VAEs, Diffusion, and Mutual Information

Consider the problem setup where we have a dataset $\vx \in \fX$ and and a latent variable $\vz \in \fZ$ and we want to learn the original data distribution $p_{\fX}(\vx)$ using the latent variable $\vz$. We assume a model distribution $p(\vx)$ such that

$$ p(\vx) = \int p(\vx|\vz)p(\vz)d\vz $$

Where $p(\vx|\vz)$ is the likelihood of the data given the latent variable and $p(\vz)$ is the prior distribution of the latent variable. This is a general setup that allows for a flexible modelling of the data distribution with the ability to generate new samples. For instance, if $p(\vz)$ is a categorical distribution and $p(\vx | \vz)$ is a Gaussian, then the equation (1) represents a Gaussian Mixture Model. The support of $p(\vz)$ determines whether it is a discrete latent model or a continuous latent model. In fact, the choice of $p(\vz)$ can be quite complex and there has been a lot of such proposals in the literature.

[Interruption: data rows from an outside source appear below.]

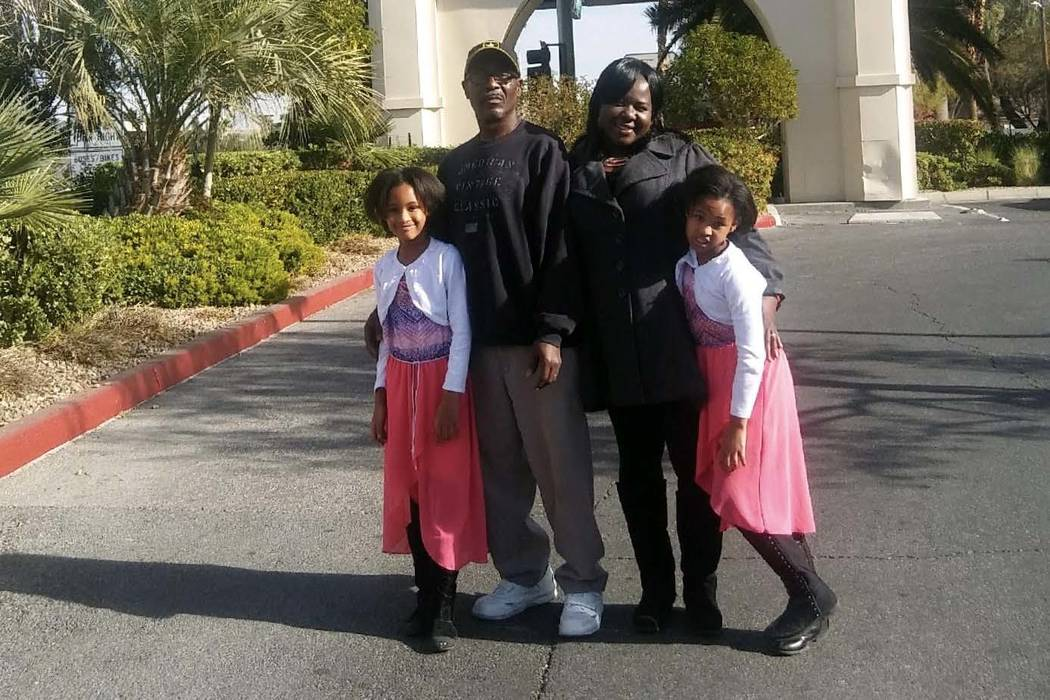Joseph Whacks, his wife, Ghowanda, and their twin girls, seen around Christmas 2017, pose outside the Tuscany Hotel and Casino where the Kline Fund of Summerlin put them up after the family became ...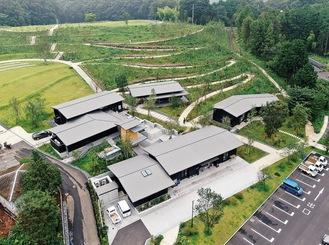 拠点となる建物の奥には広い緑の空間が広がる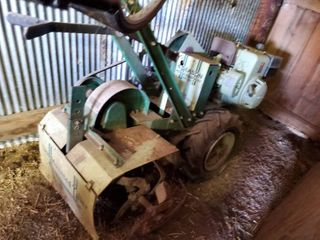 large Rear Tine Counter Rotating Tiller   No ran in several years   Motor turns over and has compression   tires hold air
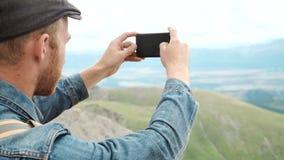 El turista toma las fotos con el teléfono elegante en el pico de la roca almacen de video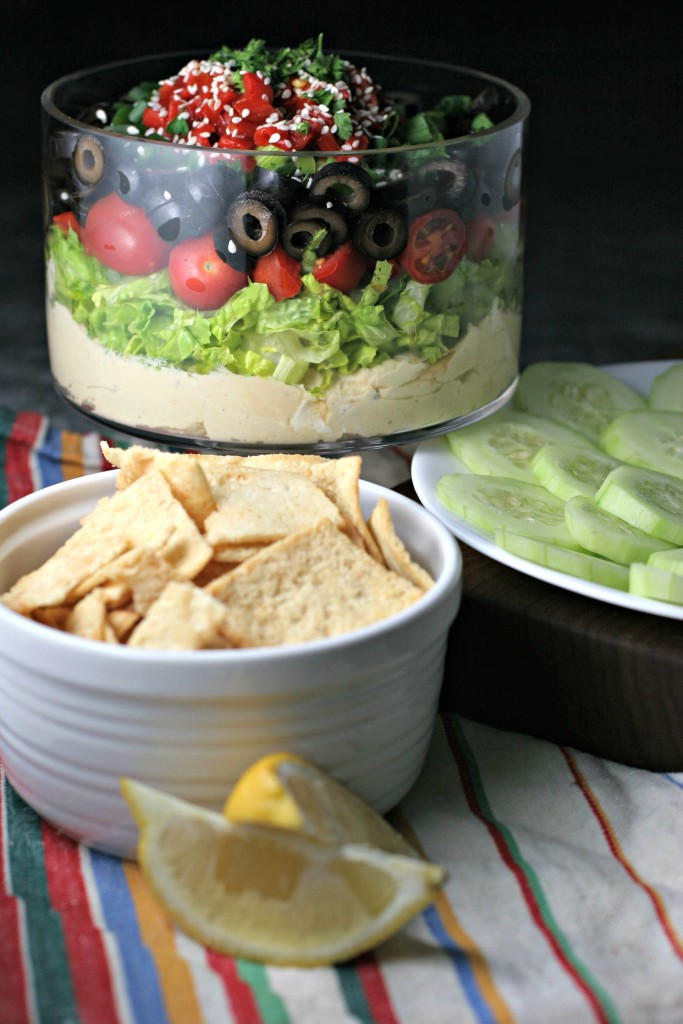 Hummus Layer Dip, lemon scented hummus loaded with fresh veggies, a healthy addition to any Super Bowl party!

Whatever be the choice of $p(\vx|\vz)$ and $p(\vz)$, the goal is to match the model distribution $p(\vx)$ and the actual data distribution $p_{\fX}(\vx)$ as closely as possible. One common distance-like measure between two distributions is the Kullback-Leibler (KL) divergence. The KL divergence between $p(\vx)$ and $p_{\fX}(\vx)$ is given by

$$ \begin{aligned} \KL \left (p_{\fX}(\vx) || p(\vx) \right ) &= \int p_{\fX}(\vx) \log \frac{p_{\fX}(\vx)}{p(\vx)}d\vx \\ &= \int p_{\fX}(\vx) \log p_{\fX}(\vx)d\vx - \int p_{\fX}(\vx) \log p(\vx)d\vx \\ &= -\H\left [p_{\fX}(\vx) \right ] - \E_{p_{\fX}(\vx)}[\log p(\vx)] \end{aligned} $$

Where $\H$ is the differential entropy of the data distribution. So, we can only control the second term in the above equation. In other words, minimizing the above KL divergence is equivalent to maximizing the likelihood of the given data samples under the model distribution $p(\vx)$. Therefore, every latent variable model inevitably involves maximizing the likelihood of the data samples under the model distribution.

Two-Way Modelling in VAEs

Observe that the likelihood $p(\vx|\vz)$ maps the latent space $\fZ$ to the data space $\fX$. The learning objective given in equation (2) is independent of the inverse mapping $p(\vz|\vx)$ from the data space to the latent space. Indeed, there have been approaches where only the likelihood (or the forward mapping from $\fZ \to \fX$) is optimized - GANs, for example.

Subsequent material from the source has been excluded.